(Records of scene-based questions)
▼
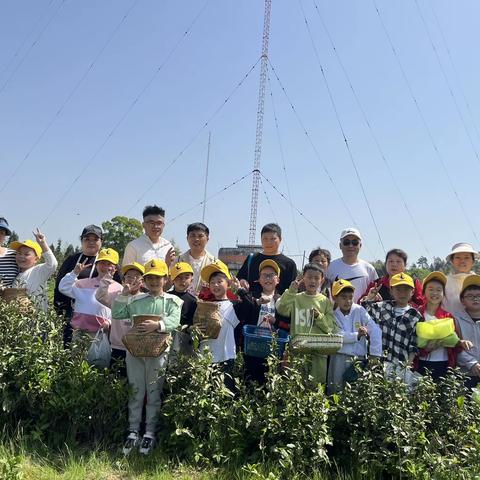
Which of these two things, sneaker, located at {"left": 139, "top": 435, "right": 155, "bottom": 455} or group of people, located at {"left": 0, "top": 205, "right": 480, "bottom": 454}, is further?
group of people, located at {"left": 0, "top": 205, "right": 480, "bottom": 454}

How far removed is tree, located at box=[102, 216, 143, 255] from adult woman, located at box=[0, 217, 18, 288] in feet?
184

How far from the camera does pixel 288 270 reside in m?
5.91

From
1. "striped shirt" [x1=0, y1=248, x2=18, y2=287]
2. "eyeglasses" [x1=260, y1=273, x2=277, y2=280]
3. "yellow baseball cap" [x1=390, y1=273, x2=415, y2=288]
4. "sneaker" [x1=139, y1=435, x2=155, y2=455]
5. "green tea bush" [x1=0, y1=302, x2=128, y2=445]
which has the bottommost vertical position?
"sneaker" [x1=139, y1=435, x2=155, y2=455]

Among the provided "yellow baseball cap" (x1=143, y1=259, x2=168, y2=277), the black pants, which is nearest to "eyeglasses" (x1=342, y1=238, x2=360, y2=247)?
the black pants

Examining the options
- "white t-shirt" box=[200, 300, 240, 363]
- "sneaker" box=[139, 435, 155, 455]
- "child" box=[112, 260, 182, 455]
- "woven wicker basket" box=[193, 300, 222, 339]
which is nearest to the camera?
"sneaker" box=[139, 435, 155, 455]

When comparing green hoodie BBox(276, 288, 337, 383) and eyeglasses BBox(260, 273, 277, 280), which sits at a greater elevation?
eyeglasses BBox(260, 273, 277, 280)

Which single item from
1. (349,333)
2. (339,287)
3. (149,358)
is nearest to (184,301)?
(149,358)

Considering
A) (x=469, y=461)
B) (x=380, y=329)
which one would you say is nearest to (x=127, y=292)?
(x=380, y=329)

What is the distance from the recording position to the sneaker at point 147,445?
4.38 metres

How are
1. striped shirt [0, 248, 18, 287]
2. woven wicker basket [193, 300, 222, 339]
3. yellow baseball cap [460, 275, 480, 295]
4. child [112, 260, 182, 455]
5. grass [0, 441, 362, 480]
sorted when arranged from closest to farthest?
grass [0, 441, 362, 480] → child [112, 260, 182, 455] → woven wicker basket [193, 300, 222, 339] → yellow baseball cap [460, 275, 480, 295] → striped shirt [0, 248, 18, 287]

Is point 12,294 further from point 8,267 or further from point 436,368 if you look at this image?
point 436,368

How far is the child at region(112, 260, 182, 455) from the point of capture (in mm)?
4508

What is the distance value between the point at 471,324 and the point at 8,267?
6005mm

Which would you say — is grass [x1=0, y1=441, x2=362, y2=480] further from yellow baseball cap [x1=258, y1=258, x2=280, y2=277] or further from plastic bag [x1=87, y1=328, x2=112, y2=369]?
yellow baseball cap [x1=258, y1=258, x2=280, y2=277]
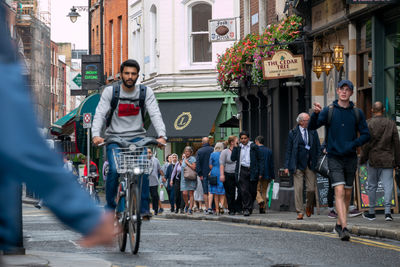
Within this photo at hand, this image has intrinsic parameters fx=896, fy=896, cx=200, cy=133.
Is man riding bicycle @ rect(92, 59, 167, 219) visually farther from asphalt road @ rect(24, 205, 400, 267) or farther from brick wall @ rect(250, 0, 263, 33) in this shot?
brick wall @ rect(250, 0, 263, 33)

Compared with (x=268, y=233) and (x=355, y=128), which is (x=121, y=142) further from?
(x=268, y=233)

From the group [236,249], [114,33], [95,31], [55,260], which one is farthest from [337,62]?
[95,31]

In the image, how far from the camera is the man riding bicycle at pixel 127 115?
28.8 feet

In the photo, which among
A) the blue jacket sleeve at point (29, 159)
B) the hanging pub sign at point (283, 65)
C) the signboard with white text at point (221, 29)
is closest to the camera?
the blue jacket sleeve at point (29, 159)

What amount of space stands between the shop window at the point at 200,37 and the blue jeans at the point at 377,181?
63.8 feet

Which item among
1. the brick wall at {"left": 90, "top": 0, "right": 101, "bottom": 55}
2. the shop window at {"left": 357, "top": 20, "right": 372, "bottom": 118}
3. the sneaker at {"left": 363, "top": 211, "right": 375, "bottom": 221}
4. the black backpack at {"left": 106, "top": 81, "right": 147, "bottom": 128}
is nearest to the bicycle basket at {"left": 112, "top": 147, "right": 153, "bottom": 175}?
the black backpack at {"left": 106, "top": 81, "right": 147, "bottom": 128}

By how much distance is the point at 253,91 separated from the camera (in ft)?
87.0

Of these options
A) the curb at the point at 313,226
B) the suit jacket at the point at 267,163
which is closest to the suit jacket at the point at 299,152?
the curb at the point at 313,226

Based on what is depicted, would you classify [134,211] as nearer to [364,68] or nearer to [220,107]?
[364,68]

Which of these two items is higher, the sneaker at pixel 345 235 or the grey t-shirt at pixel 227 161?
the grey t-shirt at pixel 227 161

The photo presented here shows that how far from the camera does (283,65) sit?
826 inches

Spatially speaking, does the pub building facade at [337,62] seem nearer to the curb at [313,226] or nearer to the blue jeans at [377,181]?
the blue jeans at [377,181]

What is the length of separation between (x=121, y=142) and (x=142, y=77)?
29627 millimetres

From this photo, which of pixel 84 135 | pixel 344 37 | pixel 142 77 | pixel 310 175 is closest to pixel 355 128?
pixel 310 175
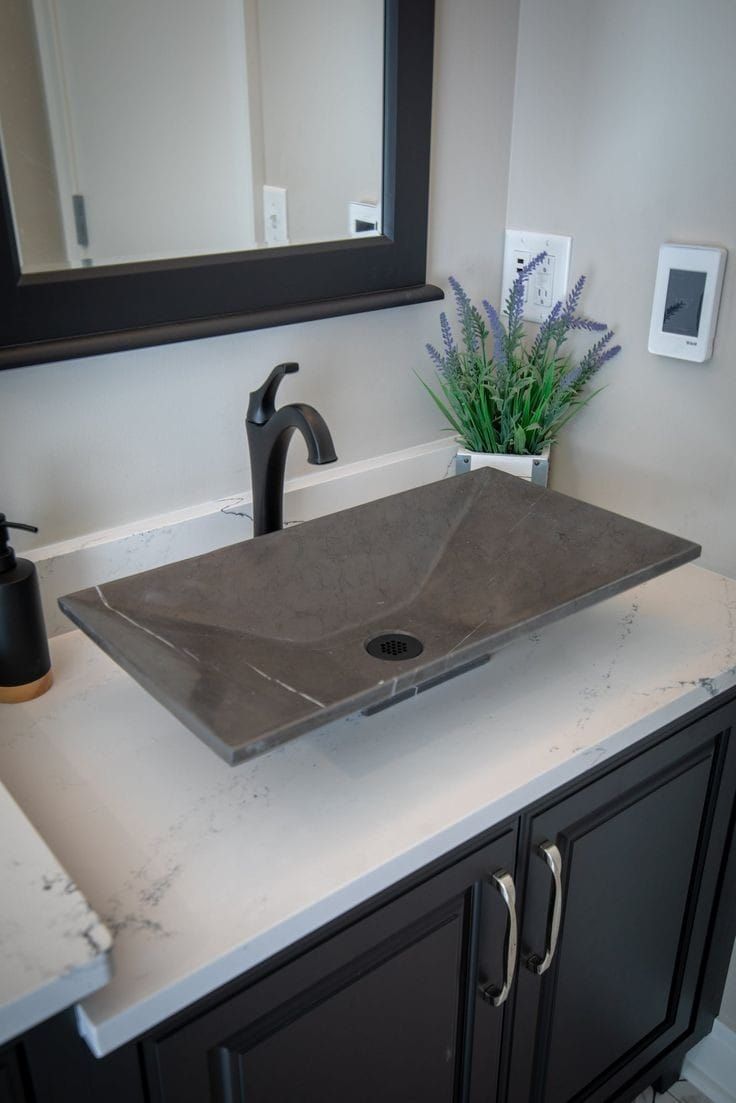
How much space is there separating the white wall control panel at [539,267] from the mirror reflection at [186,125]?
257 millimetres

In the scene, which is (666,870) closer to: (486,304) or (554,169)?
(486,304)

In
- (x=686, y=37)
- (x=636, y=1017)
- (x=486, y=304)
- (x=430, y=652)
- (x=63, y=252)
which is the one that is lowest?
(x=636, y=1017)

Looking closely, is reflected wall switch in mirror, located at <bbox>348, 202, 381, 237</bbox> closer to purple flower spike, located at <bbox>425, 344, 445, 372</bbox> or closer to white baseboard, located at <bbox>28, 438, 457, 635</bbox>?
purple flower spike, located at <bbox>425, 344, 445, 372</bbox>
▲
» Instructions for the task
Lay out every line of the items above as a JSON list of strings, one string per line, with blank lines omitted. Leave the pictures out of the answer.

» The solution
[
  "Which of these two things, sneaker, located at {\"left\": 139, \"top\": 435, \"right\": 155, \"bottom\": 455} or group of people, located at {\"left\": 0, \"top\": 205, \"right\": 480, \"bottom\": 454}, is further?",
  "group of people, located at {\"left\": 0, \"top\": 205, \"right\": 480, \"bottom\": 454}",
  "How far removed is tree, located at box=[102, 216, 143, 255] from adult woman, located at box=[0, 217, 18, 288] in feet?",
  "184",
  "How far from the camera does pixel 288 270 reside in m?",
  "5.91",
  "From",
  "1. \"striped shirt\" [x1=0, y1=248, x2=18, y2=287]",
  "2. \"eyeglasses\" [x1=260, y1=273, x2=277, y2=280]",
  "3. \"yellow baseball cap\" [x1=390, y1=273, x2=415, y2=288]",
  "4. \"sneaker\" [x1=139, y1=435, x2=155, y2=455]",
  "5. \"green tea bush\" [x1=0, y1=302, x2=128, y2=445]",
  "which has the bottommost vertical position?",
  "\"sneaker\" [x1=139, y1=435, x2=155, y2=455]",
  "Among the provided \"yellow baseball cap\" (x1=143, y1=259, x2=168, y2=277), the black pants, which is nearest to \"eyeglasses\" (x1=342, y1=238, x2=360, y2=247)?",
  "the black pants",
  "Examining the options",
  "- \"white t-shirt\" box=[200, 300, 240, 363]",
  "- \"sneaker\" box=[139, 435, 155, 455]",
  "- \"child\" box=[112, 260, 182, 455]",
  "- \"woven wicker basket\" box=[193, 300, 222, 339]",
  "which is nearest to the camera?",
  "\"sneaker\" box=[139, 435, 155, 455]",
  "When comparing green hoodie BBox(276, 288, 337, 383) and eyeglasses BBox(260, 273, 277, 280), which sits at a greater elevation?",
  "eyeglasses BBox(260, 273, 277, 280)",
  "Which single item from",
  "1. (349,333)",
  "2. (339,287)",
  "3. (149,358)",
  "is nearest to (184,301)?",
  "(149,358)",
  "Considering",
  "A) (x=469, y=461)",
  "B) (x=380, y=329)",
  "which one would you say is nearest to (x=127, y=292)?",
  "(x=380, y=329)",
  "What is the distance from the recording position to the sneaker at point 147,445?",
  "4.38 metres",
  "How are",
  "1. striped shirt [0, 248, 18, 287]",
  "2. woven wicker basket [193, 300, 222, 339]",
  "3. yellow baseball cap [460, 275, 480, 295]",
  "4. child [112, 260, 182, 455]",
  "5. grass [0, 441, 362, 480]",
  "sorted when arranged from closest to farthest?",
  "grass [0, 441, 362, 480] → child [112, 260, 182, 455] → woven wicker basket [193, 300, 222, 339] → yellow baseball cap [460, 275, 480, 295] → striped shirt [0, 248, 18, 287]",
  "Is point 12,294 further from point 8,267 or further from point 436,368 if you look at this image?",
  "point 436,368",
  "How far is the child at region(112, 260, 182, 455) from the point of capture (in mm)?",
  "4508",
  "What is the distance value between the point at 471,324 and the point at 8,267?",
  "6005mm",
  "Which would you say — is grass [x1=0, y1=441, x2=362, y2=480] further from yellow baseball cap [x1=258, y1=258, x2=280, y2=277] or further from plastic bag [x1=87, y1=328, x2=112, y2=369]?",
  "yellow baseball cap [x1=258, y1=258, x2=280, y2=277]",
  "Within this photo at hand, this image has intrinsic parameters fx=896, fy=896, cx=200, cy=133.",
  "Is man riding bicycle @ rect(92, 59, 167, 219) visually farther from asphalt road @ rect(24, 205, 400, 267) or farther from brick wall @ rect(250, 0, 263, 33) in this shot?",
  "brick wall @ rect(250, 0, 263, 33)",
  "Compared with (x=268, y=233) and (x=355, y=128), which is (x=121, y=142) further from?",
  "(x=268, y=233)",
  "From the group [236,249], [114,33], [95,31], [55,260], which one is farthest from [337,62]?",
  "[95,31]",
  "In the image, how far from the camera is the man riding bicycle at pixel 127 115?",
  "28.8 feet",
  "In the photo, which among",
  "A) the blue jacket sleeve at point (29, 159)",
  "B) the hanging pub sign at point (283, 65)",
  "C) the signboard with white text at point (221, 29)",
  "is closest to the camera?",
  "the blue jacket sleeve at point (29, 159)",
  "What amount of space stands between the shop window at the point at 200,37 and the blue jeans at the point at 377,181?",
  "63.8 feet",
  "Which item among",
  "1. the brick wall at {\"left\": 90, \"top\": 0, \"right\": 101, \"bottom\": 55}",
  "2. the shop window at {\"left\": 357, \"top\": 20, \"right\": 372, \"bottom\": 118}",
  "3. the sneaker at {\"left\": 363, \"top\": 211, \"right\": 375, \"bottom\": 221}",
  "4. the black backpack at {\"left\": 106, \"top\": 81, \"right\": 147, \"bottom\": 128}",
  "is nearest to the bicycle basket at {\"left\": 112, \"top\": 147, \"right\": 153, \"bottom\": 175}?",
  "the black backpack at {\"left\": 106, \"top\": 81, \"right\": 147, \"bottom\": 128}",
  "By how much distance is the point at 253,91 separated from the camera (in ft)?",
  "87.0",
  "Of these options",
  "A) the curb at the point at 313,226",
  "B) the suit jacket at the point at 267,163",
  "which is closest to the suit jacket at the point at 299,152?",
  "the curb at the point at 313,226",
  "Based on what is depicted, would you classify [134,211] as nearer to [364,68] or nearer to [220,107]?",
  "[364,68]",
  "Which of these two items is higher, the sneaker at pixel 345 235 or the grey t-shirt at pixel 227 161?",
  "the grey t-shirt at pixel 227 161",
  "The photo presented here shows that how far from the camera does (283,65) sit?",
  "826 inches",
  "Spatially speaking, does the pub building facade at [337,62] seem nearer to the curb at [313,226] or nearer to the blue jeans at [377,181]?",
  "the blue jeans at [377,181]",
  "What is the length of separation between (x=121, y=142) and (x=142, y=77)?",
  "29627 millimetres",
  "From this photo, which of pixel 84 135 | pixel 344 37 | pixel 142 77 | pixel 310 175 is closest to pixel 355 128?",
  "pixel 310 175",
  "How much space is there separating the white wall control panel at [539,267] from the mirror reflection at [186,125]?",
  "257 millimetres",
  "In the scene, which is (666,870) closer to: (486,304) or (554,169)?",
  "(486,304)",
  "In",
  "- (x=686, y=37)",
  "- (x=636, y=1017)",
  "- (x=486, y=304)",
  "- (x=430, y=652)",
  "- (x=63, y=252)",
  "which is the one that is lowest?",
  "(x=636, y=1017)",
  "Looking closely, is reflected wall switch in mirror, located at <bbox>348, 202, 381, 237</bbox> closer to purple flower spike, located at <bbox>425, 344, 445, 372</bbox> or closer to white baseboard, located at <bbox>28, 438, 457, 635</bbox>?",
  "purple flower spike, located at <bbox>425, 344, 445, 372</bbox>"
]